De vreemdeling voerde in hoger beroep aan dat de staatssecretaris ten onrechte geen rekening had gehouden met de belangen van haar ongeboren kind, dat een maand na de asielaanvraag was geboren. De rechtbank had echter geoordeeld dat het verblijf van een ongeboren kind niet als verblijf in de zin van de Afsluitingsregeling kan worden aangemerkt. Daarnaast stelde de vreemdeling dat er bijzondere omstandigheden waren die een afwijking van het beleid rechtvaardigden, omdat haar zoon al zeven jaar in Nederland verbleef en geworteld was. De Raad van State oordeelde dat de staatssecretaris terecht had gesteld dat de omstandigheid dat de zoon net niet voldeed aan de vijfjaartermijn geen bijzondere omstandigheid was die tot onevenredigheid leidde.

Uiteindelijk bevestigde de Raad van State de uitspraak van de rechtbank en verklaarde het hoger beroep ongegrond. De staatssecretaris was niet verplicht om proceskosten te vergoeden.

Uitspraak

202105925/1/V1.
Datum uitspraak: 14 december 2023
AFDELING
BESTUURSRECHTSPRAAK
Uitspraak met toepassing van artikel 8:54, eerste lid, van de Algemene wet bestuursrecht (hierna: de Awb) op het hoger beroep van:
[de vreemdeling], mede voor haar minderjarige kind,
appellante,
tegen de uitspraak van de rechtbank Den Haag, zittingsplaats Groningen, van 16 augustus 2021 in zaak nr. 20/2512 in het geding tussen:
de vreemdeling, mede voor haar minderjarige kind,
en
de staatssecretaris van Justitie en Veiligheid.
Procesverloop
Bij besluit van 12 november 2019 heeft de staatssecretaris een aanvraag van de vreemdeling om haar, mede voor haar minderjarige kind, een verblijfsvergunning regulier voor bepaalde tijd te verlenen, afgewezen.
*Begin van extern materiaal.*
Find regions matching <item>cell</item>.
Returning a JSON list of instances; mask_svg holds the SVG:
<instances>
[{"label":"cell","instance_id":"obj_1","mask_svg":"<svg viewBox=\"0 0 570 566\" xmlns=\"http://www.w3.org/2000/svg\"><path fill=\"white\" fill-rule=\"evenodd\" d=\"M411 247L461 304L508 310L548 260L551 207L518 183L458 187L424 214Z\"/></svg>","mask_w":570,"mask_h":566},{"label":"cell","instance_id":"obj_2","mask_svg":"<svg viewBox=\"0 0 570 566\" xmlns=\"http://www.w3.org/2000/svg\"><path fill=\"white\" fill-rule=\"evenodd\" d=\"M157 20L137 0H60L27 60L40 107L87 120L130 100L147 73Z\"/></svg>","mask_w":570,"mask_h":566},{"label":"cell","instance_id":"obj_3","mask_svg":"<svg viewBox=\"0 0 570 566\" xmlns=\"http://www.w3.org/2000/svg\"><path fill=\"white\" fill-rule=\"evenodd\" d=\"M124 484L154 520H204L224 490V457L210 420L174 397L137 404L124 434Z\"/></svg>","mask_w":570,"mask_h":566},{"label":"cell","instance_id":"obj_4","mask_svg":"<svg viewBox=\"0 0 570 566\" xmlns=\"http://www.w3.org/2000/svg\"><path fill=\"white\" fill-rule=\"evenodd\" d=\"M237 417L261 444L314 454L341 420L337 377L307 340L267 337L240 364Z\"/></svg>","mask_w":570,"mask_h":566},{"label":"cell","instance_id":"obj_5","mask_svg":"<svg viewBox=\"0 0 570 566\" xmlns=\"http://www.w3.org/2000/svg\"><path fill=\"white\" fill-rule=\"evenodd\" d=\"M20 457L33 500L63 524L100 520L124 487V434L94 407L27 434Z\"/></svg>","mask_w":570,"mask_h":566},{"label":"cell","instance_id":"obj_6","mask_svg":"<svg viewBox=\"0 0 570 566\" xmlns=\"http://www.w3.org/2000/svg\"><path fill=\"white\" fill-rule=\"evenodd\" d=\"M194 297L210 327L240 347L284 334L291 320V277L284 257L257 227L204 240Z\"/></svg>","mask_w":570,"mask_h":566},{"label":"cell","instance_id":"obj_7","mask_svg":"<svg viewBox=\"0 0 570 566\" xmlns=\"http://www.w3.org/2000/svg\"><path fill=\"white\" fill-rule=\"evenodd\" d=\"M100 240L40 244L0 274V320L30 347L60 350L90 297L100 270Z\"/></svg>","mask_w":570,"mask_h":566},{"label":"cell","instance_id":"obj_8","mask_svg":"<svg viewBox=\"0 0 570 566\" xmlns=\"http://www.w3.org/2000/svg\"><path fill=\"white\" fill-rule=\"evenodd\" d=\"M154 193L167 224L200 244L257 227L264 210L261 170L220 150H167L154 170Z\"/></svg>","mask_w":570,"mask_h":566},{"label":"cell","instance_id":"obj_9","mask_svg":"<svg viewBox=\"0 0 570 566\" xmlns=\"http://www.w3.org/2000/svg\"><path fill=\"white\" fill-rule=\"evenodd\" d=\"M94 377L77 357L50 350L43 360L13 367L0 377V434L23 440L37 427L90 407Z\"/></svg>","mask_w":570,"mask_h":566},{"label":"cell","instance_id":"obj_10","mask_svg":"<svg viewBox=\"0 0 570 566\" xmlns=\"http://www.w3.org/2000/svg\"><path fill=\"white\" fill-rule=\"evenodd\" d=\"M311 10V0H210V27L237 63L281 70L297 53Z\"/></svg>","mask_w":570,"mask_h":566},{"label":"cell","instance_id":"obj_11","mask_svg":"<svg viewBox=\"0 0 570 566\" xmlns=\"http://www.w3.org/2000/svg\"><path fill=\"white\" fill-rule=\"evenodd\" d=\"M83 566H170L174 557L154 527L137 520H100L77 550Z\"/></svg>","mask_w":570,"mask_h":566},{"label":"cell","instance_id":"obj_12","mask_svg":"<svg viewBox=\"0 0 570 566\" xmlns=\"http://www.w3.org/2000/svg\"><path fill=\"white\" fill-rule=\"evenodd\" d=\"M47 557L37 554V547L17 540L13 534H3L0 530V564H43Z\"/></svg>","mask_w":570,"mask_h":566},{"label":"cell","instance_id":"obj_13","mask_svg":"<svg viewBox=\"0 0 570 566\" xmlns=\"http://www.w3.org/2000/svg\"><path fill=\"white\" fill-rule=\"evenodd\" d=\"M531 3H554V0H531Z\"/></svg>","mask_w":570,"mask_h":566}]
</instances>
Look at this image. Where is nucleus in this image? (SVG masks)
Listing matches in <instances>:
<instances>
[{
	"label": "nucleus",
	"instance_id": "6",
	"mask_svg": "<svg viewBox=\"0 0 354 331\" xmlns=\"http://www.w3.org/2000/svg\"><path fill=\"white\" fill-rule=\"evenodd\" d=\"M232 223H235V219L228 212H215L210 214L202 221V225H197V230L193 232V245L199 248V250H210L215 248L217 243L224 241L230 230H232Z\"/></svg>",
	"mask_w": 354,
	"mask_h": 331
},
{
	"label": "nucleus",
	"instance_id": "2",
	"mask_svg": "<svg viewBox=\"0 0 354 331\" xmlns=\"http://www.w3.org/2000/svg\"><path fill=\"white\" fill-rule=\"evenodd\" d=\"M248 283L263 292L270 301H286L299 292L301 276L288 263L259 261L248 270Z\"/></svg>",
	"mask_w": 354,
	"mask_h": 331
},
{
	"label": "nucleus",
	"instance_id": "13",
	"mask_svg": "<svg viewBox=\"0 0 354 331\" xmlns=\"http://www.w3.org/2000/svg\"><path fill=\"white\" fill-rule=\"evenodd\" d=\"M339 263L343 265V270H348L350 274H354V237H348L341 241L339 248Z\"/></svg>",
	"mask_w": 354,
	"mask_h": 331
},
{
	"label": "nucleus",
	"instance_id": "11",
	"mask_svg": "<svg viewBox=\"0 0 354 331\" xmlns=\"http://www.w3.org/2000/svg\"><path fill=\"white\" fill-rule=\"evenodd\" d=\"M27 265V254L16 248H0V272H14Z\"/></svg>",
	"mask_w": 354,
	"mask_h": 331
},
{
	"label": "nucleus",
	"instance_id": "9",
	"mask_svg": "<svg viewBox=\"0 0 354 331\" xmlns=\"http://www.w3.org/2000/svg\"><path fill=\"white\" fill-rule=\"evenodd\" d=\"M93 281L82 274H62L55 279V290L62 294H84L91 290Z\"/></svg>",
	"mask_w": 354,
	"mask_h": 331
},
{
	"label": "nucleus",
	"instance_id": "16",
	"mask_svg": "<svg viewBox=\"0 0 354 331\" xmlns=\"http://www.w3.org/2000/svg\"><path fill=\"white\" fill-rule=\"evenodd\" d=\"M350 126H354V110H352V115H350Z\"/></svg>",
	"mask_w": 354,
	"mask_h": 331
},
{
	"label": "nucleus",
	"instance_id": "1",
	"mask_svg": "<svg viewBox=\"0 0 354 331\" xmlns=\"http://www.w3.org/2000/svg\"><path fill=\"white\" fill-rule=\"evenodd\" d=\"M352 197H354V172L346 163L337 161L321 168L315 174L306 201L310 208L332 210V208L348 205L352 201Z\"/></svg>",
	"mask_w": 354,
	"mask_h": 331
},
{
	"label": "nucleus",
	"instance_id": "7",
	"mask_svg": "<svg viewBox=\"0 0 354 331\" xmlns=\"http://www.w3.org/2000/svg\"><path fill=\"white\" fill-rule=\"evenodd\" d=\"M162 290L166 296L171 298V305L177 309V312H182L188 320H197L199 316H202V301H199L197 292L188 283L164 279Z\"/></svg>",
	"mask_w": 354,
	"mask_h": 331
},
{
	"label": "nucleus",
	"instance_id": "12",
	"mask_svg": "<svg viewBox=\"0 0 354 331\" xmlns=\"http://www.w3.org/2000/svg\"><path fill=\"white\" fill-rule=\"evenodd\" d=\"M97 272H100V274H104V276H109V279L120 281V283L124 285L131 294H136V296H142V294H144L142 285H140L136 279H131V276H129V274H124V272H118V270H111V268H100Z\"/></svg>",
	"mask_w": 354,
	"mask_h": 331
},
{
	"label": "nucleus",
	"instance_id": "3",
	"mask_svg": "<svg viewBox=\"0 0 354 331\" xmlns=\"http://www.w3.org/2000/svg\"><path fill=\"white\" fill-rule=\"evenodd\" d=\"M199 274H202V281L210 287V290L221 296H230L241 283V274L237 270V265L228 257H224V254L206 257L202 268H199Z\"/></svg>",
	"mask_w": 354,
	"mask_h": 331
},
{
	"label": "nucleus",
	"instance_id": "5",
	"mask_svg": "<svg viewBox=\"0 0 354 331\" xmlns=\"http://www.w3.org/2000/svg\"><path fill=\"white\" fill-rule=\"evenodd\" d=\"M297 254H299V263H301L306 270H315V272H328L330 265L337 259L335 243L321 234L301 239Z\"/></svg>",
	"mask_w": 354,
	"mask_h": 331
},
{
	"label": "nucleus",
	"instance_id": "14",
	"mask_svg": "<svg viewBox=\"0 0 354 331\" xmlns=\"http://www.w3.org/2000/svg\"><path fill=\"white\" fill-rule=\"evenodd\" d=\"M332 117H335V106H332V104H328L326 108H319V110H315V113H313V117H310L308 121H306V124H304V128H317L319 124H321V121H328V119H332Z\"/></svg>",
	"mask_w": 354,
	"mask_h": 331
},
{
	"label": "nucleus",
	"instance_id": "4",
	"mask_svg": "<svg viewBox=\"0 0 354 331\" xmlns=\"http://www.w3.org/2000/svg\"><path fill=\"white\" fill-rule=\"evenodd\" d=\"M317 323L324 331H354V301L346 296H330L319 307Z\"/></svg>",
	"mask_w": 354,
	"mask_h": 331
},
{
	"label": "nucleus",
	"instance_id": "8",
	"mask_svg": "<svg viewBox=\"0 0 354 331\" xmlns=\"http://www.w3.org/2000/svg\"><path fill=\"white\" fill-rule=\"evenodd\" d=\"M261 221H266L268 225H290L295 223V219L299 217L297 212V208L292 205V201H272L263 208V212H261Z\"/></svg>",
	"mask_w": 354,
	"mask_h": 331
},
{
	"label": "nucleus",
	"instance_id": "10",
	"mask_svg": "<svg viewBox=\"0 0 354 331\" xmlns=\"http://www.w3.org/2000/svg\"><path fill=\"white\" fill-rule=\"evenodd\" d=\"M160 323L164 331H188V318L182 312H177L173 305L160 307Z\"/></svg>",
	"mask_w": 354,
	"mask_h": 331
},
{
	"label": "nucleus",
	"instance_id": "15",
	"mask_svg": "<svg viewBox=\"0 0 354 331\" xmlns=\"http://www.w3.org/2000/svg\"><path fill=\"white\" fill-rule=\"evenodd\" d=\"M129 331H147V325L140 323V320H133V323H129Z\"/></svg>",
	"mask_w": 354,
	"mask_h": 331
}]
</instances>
Bij besluit van 20 maart 2020 heeft de staatssecretaris het daartegen door de vreemdeling, mede voor haar minderjarige kind, gemaakte bezwaar ongegrond verklaard.
Bij uitspraak van 16 augustus 2021 heeft de rechtbank het daartegen door de vreemdeling, mede voor haar minderjarige kind, ingestelde beroep ongegrond verklaard.
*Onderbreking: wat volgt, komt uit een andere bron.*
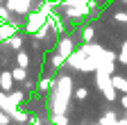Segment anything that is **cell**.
<instances>
[{
	"label": "cell",
	"instance_id": "cell-1",
	"mask_svg": "<svg viewBox=\"0 0 127 125\" xmlns=\"http://www.w3.org/2000/svg\"><path fill=\"white\" fill-rule=\"evenodd\" d=\"M68 98H70V77H61L59 80V89H57V98H55V112L57 114L66 112Z\"/></svg>",
	"mask_w": 127,
	"mask_h": 125
},
{
	"label": "cell",
	"instance_id": "cell-2",
	"mask_svg": "<svg viewBox=\"0 0 127 125\" xmlns=\"http://www.w3.org/2000/svg\"><path fill=\"white\" fill-rule=\"evenodd\" d=\"M59 55L68 61V57L73 55V41H70V39H61V41H59Z\"/></svg>",
	"mask_w": 127,
	"mask_h": 125
},
{
	"label": "cell",
	"instance_id": "cell-3",
	"mask_svg": "<svg viewBox=\"0 0 127 125\" xmlns=\"http://www.w3.org/2000/svg\"><path fill=\"white\" fill-rule=\"evenodd\" d=\"M27 5H30V0H9V2H7V9L9 11H21V14H25L27 11Z\"/></svg>",
	"mask_w": 127,
	"mask_h": 125
},
{
	"label": "cell",
	"instance_id": "cell-4",
	"mask_svg": "<svg viewBox=\"0 0 127 125\" xmlns=\"http://www.w3.org/2000/svg\"><path fill=\"white\" fill-rule=\"evenodd\" d=\"M16 34V25H11V23H2V25H0V41H9L11 37Z\"/></svg>",
	"mask_w": 127,
	"mask_h": 125
},
{
	"label": "cell",
	"instance_id": "cell-5",
	"mask_svg": "<svg viewBox=\"0 0 127 125\" xmlns=\"http://www.w3.org/2000/svg\"><path fill=\"white\" fill-rule=\"evenodd\" d=\"M11 82H14V75H11L9 71L0 73V86H2L5 91H11Z\"/></svg>",
	"mask_w": 127,
	"mask_h": 125
},
{
	"label": "cell",
	"instance_id": "cell-6",
	"mask_svg": "<svg viewBox=\"0 0 127 125\" xmlns=\"http://www.w3.org/2000/svg\"><path fill=\"white\" fill-rule=\"evenodd\" d=\"M111 82H114L116 89H120L123 93H127V80H125V77H111Z\"/></svg>",
	"mask_w": 127,
	"mask_h": 125
},
{
	"label": "cell",
	"instance_id": "cell-7",
	"mask_svg": "<svg viewBox=\"0 0 127 125\" xmlns=\"http://www.w3.org/2000/svg\"><path fill=\"white\" fill-rule=\"evenodd\" d=\"M11 75H14V80H27V71H25L23 66L14 68V71H11Z\"/></svg>",
	"mask_w": 127,
	"mask_h": 125
},
{
	"label": "cell",
	"instance_id": "cell-8",
	"mask_svg": "<svg viewBox=\"0 0 127 125\" xmlns=\"http://www.w3.org/2000/svg\"><path fill=\"white\" fill-rule=\"evenodd\" d=\"M7 43H9V48H14V50H18L21 45H23V39H21L18 34H14V37H11V39H9Z\"/></svg>",
	"mask_w": 127,
	"mask_h": 125
},
{
	"label": "cell",
	"instance_id": "cell-9",
	"mask_svg": "<svg viewBox=\"0 0 127 125\" xmlns=\"http://www.w3.org/2000/svg\"><path fill=\"white\" fill-rule=\"evenodd\" d=\"M9 116H11L14 121H18V123H25V121H27V114H25V112H18V109H14Z\"/></svg>",
	"mask_w": 127,
	"mask_h": 125
},
{
	"label": "cell",
	"instance_id": "cell-10",
	"mask_svg": "<svg viewBox=\"0 0 127 125\" xmlns=\"http://www.w3.org/2000/svg\"><path fill=\"white\" fill-rule=\"evenodd\" d=\"M18 66H23V68H27L30 66V57H27V52H18Z\"/></svg>",
	"mask_w": 127,
	"mask_h": 125
},
{
	"label": "cell",
	"instance_id": "cell-11",
	"mask_svg": "<svg viewBox=\"0 0 127 125\" xmlns=\"http://www.w3.org/2000/svg\"><path fill=\"white\" fill-rule=\"evenodd\" d=\"M9 100H11L14 105H18V102H23V93H21V91H14V93H9Z\"/></svg>",
	"mask_w": 127,
	"mask_h": 125
},
{
	"label": "cell",
	"instance_id": "cell-12",
	"mask_svg": "<svg viewBox=\"0 0 127 125\" xmlns=\"http://www.w3.org/2000/svg\"><path fill=\"white\" fill-rule=\"evenodd\" d=\"M50 86H52V80H50V77H43V80L39 82V89H41V91H48Z\"/></svg>",
	"mask_w": 127,
	"mask_h": 125
},
{
	"label": "cell",
	"instance_id": "cell-13",
	"mask_svg": "<svg viewBox=\"0 0 127 125\" xmlns=\"http://www.w3.org/2000/svg\"><path fill=\"white\" fill-rule=\"evenodd\" d=\"M82 39H84L86 43L93 39V27H86V30H82Z\"/></svg>",
	"mask_w": 127,
	"mask_h": 125
},
{
	"label": "cell",
	"instance_id": "cell-14",
	"mask_svg": "<svg viewBox=\"0 0 127 125\" xmlns=\"http://www.w3.org/2000/svg\"><path fill=\"white\" fill-rule=\"evenodd\" d=\"M52 123H55V125H68V118L61 116V114H57V116L52 118Z\"/></svg>",
	"mask_w": 127,
	"mask_h": 125
},
{
	"label": "cell",
	"instance_id": "cell-15",
	"mask_svg": "<svg viewBox=\"0 0 127 125\" xmlns=\"http://www.w3.org/2000/svg\"><path fill=\"white\" fill-rule=\"evenodd\" d=\"M86 96H89V91H86L84 86H82V89H77V91H75V98H77V100H84Z\"/></svg>",
	"mask_w": 127,
	"mask_h": 125
},
{
	"label": "cell",
	"instance_id": "cell-16",
	"mask_svg": "<svg viewBox=\"0 0 127 125\" xmlns=\"http://www.w3.org/2000/svg\"><path fill=\"white\" fill-rule=\"evenodd\" d=\"M9 118H11V116H9L7 112H2V109H0V125H9Z\"/></svg>",
	"mask_w": 127,
	"mask_h": 125
},
{
	"label": "cell",
	"instance_id": "cell-17",
	"mask_svg": "<svg viewBox=\"0 0 127 125\" xmlns=\"http://www.w3.org/2000/svg\"><path fill=\"white\" fill-rule=\"evenodd\" d=\"M116 21L118 23H127V11H118L116 14Z\"/></svg>",
	"mask_w": 127,
	"mask_h": 125
},
{
	"label": "cell",
	"instance_id": "cell-18",
	"mask_svg": "<svg viewBox=\"0 0 127 125\" xmlns=\"http://www.w3.org/2000/svg\"><path fill=\"white\" fill-rule=\"evenodd\" d=\"M64 61H66V59H64L61 55H57V57H52V64H55V66H61V64H64Z\"/></svg>",
	"mask_w": 127,
	"mask_h": 125
},
{
	"label": "cell",
	"instance_id": "cell-19",
	"mask_svg": "<svg viewBox=\"0 0 127 125\" xmlns=\"http://www.w3.org/2000/svg\"><path fill=\"white\" fill-rule=\"evenodd\" d=\"M66 5H84V2H89V0H64Z\"/></svg>",
	"mask_w": 127,
	"mask_h": 125
},
{
	"label": "cell",
	"instance_id": "cell-20",
	"mask_svg": "<svg viewBox=\"0 0 127 125\" xmlns=\"http://www.w3.org/2000/svg\"><path fill=\"white\" fill-rule=\"evenodd\" d=\"M50 2H52V0H50Z\"/></svg>",
	"mask_w": 127,
	"mask_h": 125
},
{
	"label": "cell",
	"instance_id": "cell-21",
	"mask_svg": "<svg viewBox=\"0 0 127 125\" xmlns=\"http://www.w3.org/2000/svg\"><path fill=\"white\" fill-rule=\"evenodd\" d=\"M125 2H127V0H125Z\"/></svg>",
	"mask_w": 127,
	"mask_h": 125
}]
</instances>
Tegen deze uitspraak heeft de vreemdeling, mede voor haar minderjarige kind, vertegenwoordigd door mr. H. Tadema, advocaat te Deventer, hoger beroep ingesteld.
De staatssecretaris heeft op verzoek van de Afdeling een schriftelijke uiteenzetting gegeven en de vreemdeling heeft hierop gereageerd.
Overwegingen
Inleiding
1.       De vreemdeling heeft op 17 januari 2014 een aanvraag ingediend voor een verblijfsvergunning asiel. De staatssecretaris heeft deze aanvraag afgewezen. Dit besluit staat in rechte vast.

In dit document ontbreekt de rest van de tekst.